» Work item
Quote the lines below from the one containing "SOUL SPA tickets" to the final line, both ends included; exclude the pictures.

(Caption-style text data)
###

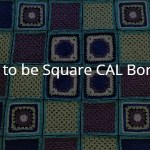 Hip to be Square CAL – Border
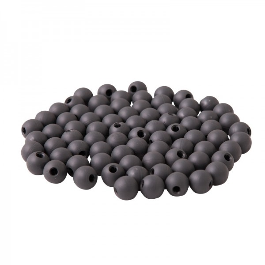 Zierkugeln Kunststoff - 100 Stück, Farbe: anthrazit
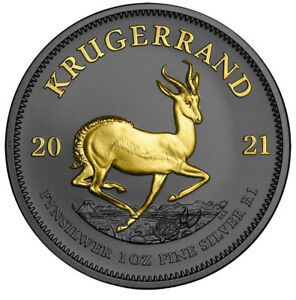 Krugerrand Silver 1oz Ruthenium and Gold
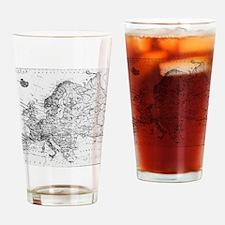 Cute Europe Drinking Glass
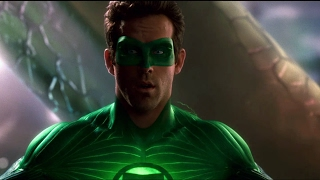 Becoming a Green Lantern | Green Lantern Extended cut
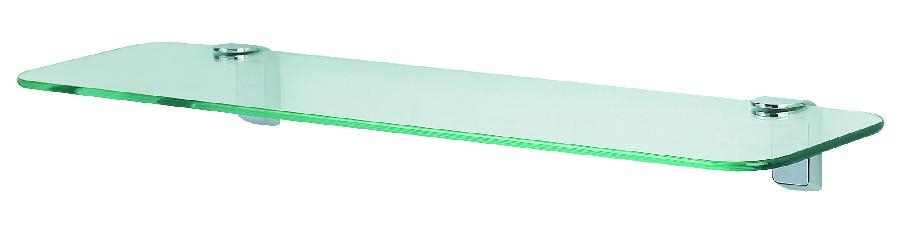 SPIRELLA MAX-LIGHT Koupelnová polička chromová 60 cm
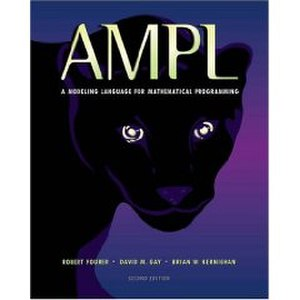 AMPL - Image: AMPL (textbook cover)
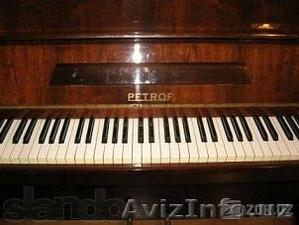 Фортепиано Petrof - Изображение #1, Объявление #988565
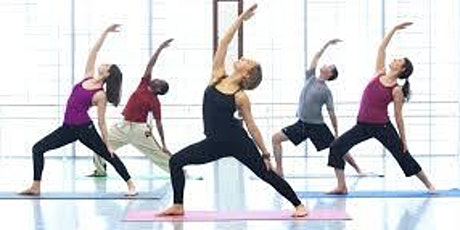 VINYASA  FLOW YOGA  WITH JILL SANSOM, AT VISIONS REIKI AND SOUL SPA tickets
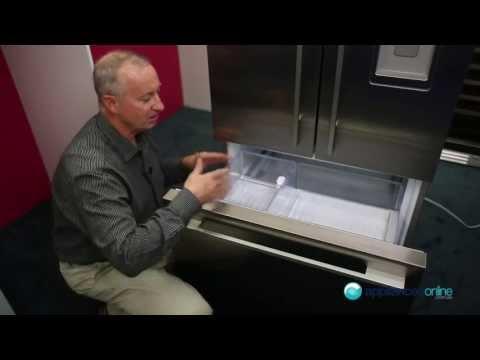 Expert Review Of The 519L Fisher & Paykel 3 Door RF522ADUX1 Fridge Freezer - Appliances Online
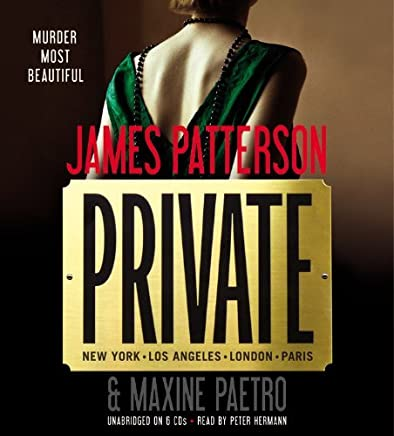 PRIVATE By Patterson, James (Author) Compact Disc on 22-Feb-2011
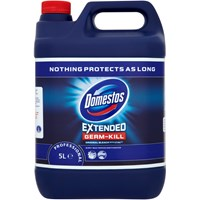 Domestos  Professional Extended Germ-Kill Original Bleach - 5 Litre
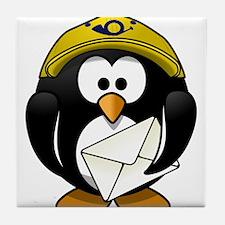 Mail Man Penguin Tile Coaster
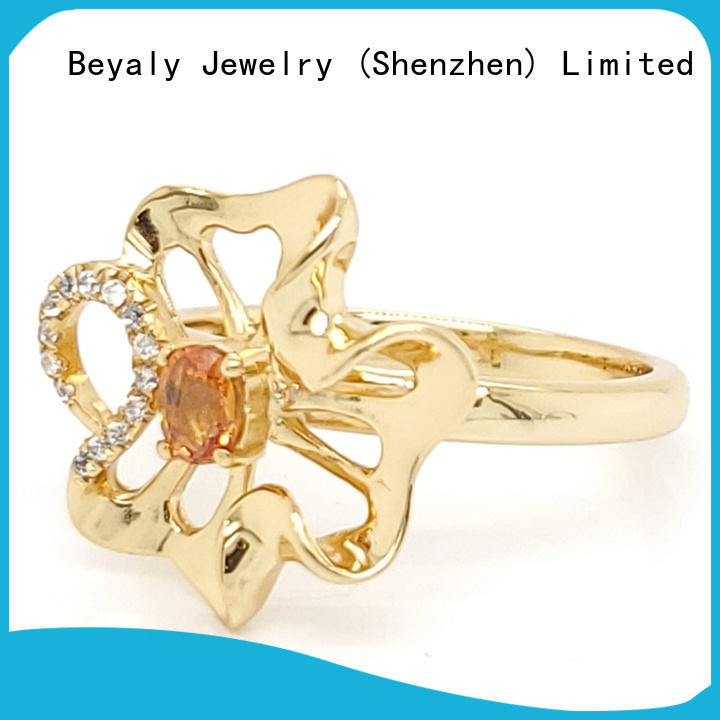 Top jewelry stone aaa for business for wedding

###

» Task result
 VINYASA  FLOW YOGA  WITH JILL SANSOM, AT VISIONS REIKI AND SOUL SPA tickets
 Expert Review Of The 519L Fisher & Paykel 3 Door RF522ADUX1 Fridge Freezer - Appliances Online
 PRIVATE By Patterson, James (Author) Compact Disc on 22-Feb-2011
 Domestos  Professional Extended Germ-Kill Original Bleach - 5 Litre
 Mail Man Penguin Tile Coaster
 Top jewelry stone aaa for business for wedding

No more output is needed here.